Florida man freed from prison after wrongful murder, rape conviction in 1983

According to Fox news

A Florida man was freed after spending the last 37 years behind bars for a rape and murder he didn’t commit, officials said.

Robert DuBoise walked out of the Hardee Correctional Institution in Bowling Green, Fla., shortly after 2 p.m. Thursday, hours after officials revealed dramatic new evidence that proved his innocence.

“It’s an overwhelming sense of relief,” DuBoise told reporters outside the prison, where he was joined by his mother and sister. “I prayed to God every day and hoped for it.”

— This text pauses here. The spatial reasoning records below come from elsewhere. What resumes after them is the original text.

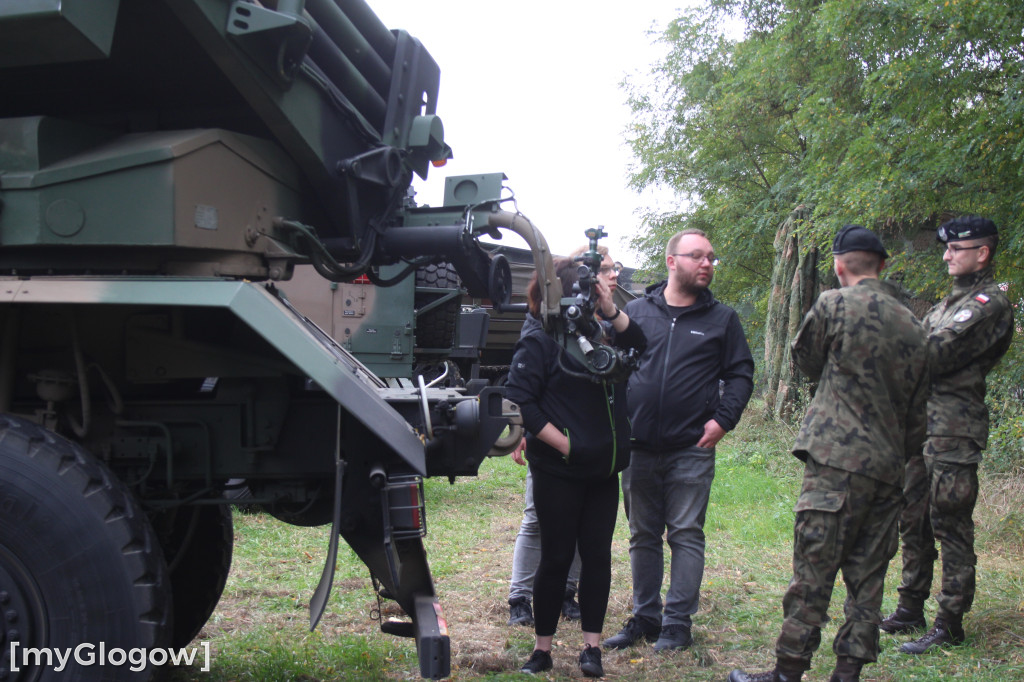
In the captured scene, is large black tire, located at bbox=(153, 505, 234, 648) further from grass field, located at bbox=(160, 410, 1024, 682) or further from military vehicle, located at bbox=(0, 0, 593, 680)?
grass field, located at bbox=(160, 410, 1024, 682)

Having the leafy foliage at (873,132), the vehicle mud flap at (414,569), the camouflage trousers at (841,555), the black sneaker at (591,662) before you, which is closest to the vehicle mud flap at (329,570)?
the vehicle mud flap at (414,569)

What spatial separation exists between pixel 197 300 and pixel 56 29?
39.1 inches

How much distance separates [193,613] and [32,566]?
4.32 ft

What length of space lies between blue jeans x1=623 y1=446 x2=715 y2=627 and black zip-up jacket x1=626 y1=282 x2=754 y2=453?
0.10 m

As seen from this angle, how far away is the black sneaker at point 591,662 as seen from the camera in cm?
402

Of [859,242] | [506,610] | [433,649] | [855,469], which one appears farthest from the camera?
[506,610]

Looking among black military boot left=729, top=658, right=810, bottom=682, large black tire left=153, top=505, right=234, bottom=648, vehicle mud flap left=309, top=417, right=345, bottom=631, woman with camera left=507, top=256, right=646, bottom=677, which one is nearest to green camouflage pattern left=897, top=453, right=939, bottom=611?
black military boot left=729, top=658, right=810, bottom=682

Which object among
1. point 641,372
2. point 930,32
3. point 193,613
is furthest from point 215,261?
point 930,32

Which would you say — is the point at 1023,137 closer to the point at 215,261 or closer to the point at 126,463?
the point at 215,261

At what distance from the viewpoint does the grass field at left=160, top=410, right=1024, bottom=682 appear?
4121 millimetres

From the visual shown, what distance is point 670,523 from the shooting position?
4715 millimetres

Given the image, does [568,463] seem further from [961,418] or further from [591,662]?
[961,418]

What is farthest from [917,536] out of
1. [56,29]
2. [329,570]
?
[56,29]

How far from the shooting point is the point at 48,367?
340cm
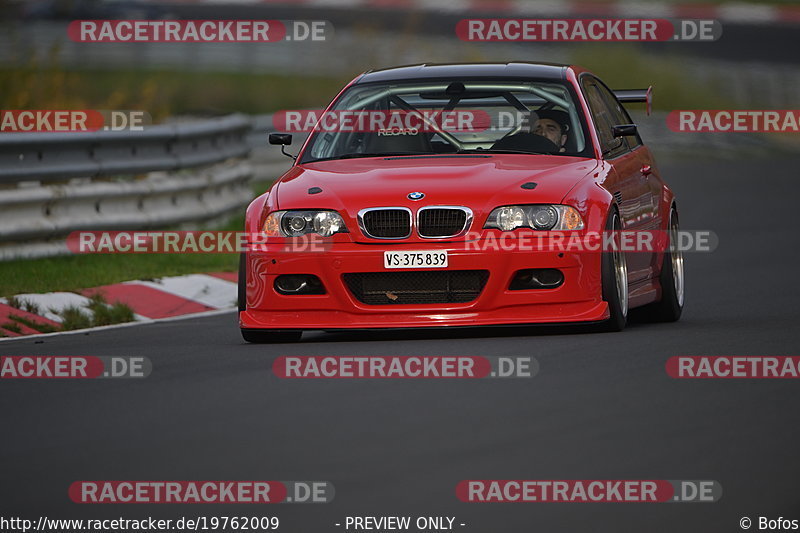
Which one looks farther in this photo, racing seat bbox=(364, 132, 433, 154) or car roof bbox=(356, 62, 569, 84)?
car roof bbox=(356, 62, 569, 84)

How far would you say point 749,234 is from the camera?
693 inches

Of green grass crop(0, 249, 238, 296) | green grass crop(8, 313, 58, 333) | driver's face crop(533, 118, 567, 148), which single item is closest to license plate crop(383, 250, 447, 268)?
driver's face crop(533, 118, 567, 148)

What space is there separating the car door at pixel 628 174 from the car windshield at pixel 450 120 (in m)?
0.23

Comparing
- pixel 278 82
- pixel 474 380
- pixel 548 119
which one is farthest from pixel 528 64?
pixel 278 82

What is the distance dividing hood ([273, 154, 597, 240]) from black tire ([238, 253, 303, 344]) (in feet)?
1.40

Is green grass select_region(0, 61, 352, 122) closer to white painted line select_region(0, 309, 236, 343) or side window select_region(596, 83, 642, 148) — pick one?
white painted line select_region(0, 309, 236, 343)

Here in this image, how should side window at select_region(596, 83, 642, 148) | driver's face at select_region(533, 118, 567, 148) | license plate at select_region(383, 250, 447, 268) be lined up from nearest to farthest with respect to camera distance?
license plate at select_region(383, 250, 447, 268), driver's face at select_region(533, 118, 567, 148), side window at select_region(596, 83, 642, 148)

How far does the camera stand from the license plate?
9.57 meters

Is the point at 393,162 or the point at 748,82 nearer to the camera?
the point at 393,162

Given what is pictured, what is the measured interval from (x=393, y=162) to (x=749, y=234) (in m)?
7.89

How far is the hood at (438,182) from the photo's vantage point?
31.8ft

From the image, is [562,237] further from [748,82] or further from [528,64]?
[748,82]

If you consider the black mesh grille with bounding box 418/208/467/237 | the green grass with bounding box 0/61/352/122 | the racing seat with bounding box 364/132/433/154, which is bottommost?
the black mesh grille with bounding box 418/208/467/237

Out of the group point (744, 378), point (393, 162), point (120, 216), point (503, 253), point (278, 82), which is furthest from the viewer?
point (278, 82)
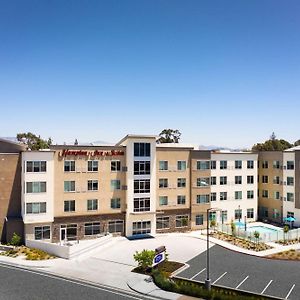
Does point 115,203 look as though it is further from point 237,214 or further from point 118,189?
point 237,214

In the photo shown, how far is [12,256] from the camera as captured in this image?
4109 cm

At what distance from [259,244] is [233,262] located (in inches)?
355

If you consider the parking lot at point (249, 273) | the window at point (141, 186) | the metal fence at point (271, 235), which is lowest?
the parking lot at point (249, 273)

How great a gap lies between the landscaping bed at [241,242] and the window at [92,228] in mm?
16781

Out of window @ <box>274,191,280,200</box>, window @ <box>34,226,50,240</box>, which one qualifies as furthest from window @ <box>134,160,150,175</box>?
window @ <box>274,191,280,200</box>

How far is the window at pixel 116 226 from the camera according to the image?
50.1 m

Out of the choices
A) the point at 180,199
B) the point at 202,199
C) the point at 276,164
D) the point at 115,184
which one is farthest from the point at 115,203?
the point at 276,164

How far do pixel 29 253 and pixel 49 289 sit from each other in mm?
11876

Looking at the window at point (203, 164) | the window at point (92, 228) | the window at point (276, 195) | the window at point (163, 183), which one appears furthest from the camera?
the window at point (276, 195)

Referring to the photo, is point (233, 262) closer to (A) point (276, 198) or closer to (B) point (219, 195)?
(B) point (219, 195)

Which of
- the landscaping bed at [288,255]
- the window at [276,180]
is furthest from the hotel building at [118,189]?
the landscaping bed at [288,255]

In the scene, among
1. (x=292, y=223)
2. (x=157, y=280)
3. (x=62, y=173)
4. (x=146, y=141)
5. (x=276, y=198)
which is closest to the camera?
(x=157, y=280)

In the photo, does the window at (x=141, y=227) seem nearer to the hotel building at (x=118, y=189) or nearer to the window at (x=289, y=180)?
the hotel building at (x=118, y=189)

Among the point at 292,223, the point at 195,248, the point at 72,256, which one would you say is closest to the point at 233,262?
the point at 195,248
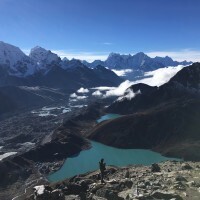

The 56-year-old was serving a life sentence, convicted in 1983 for the murder of 19-year-old Barbara Grams. She had been raped and beaten while walking home from her job at a Tampa mall.

DuBoise’s conviction centered on an alleged bite mark on the victim’s face. A jailhouse informant’s testimony also helped convict him.

But lawyers from the Innocence Project and the Hillsborough County Conviction Review Unit explained during Thursday’s online hearing that DuBoise’s conviction was based on false evidence. Items recovered in August 2020, combined with expert proof that the mark wasn’t from a bite and that the jailhouse informant was not credible, all contributed to his exoneration.

A judge ruled DuBoise should be released immediately.

“Wrongful convictions erode the foundation of our justice system. For 37 years, we’ve had an innocent man locked up in prison — while the real perpetrator was never held accountable for this heinous crime,” the state attorney said in a press release. “The family of the victim, Barbara Grams, deserves to have the truth, and this new evidence helps reveal that truth to all of us.”

Teresa Hall, the supervising attorney for the conviction review unit, said during the hearing that she spent months combing through 3,500 pages of documents in the case. She found that much of the physical evidence had been destroyed, but she was able to track down rape kit evidence at the county medical examiner’s office and process that for DNA.

Within a week, that evidence excluded DuBoise.

“Robert knew the DNA would vindicate him,” said Susan Friedman, an Innocence Project lawyer. “Even though he was told over a decade ago that the biological evidence was destroyed, he wouldn’t give up.”

“If you keep hatred and bitterness in your heart, you don’t have room for anything else,” he said. “I’m just very grateful.”

The case since was reopened and authorities have a suspect in the victim’s rape and murder. Hall said the person “does not pose a threat to public safety at this time.”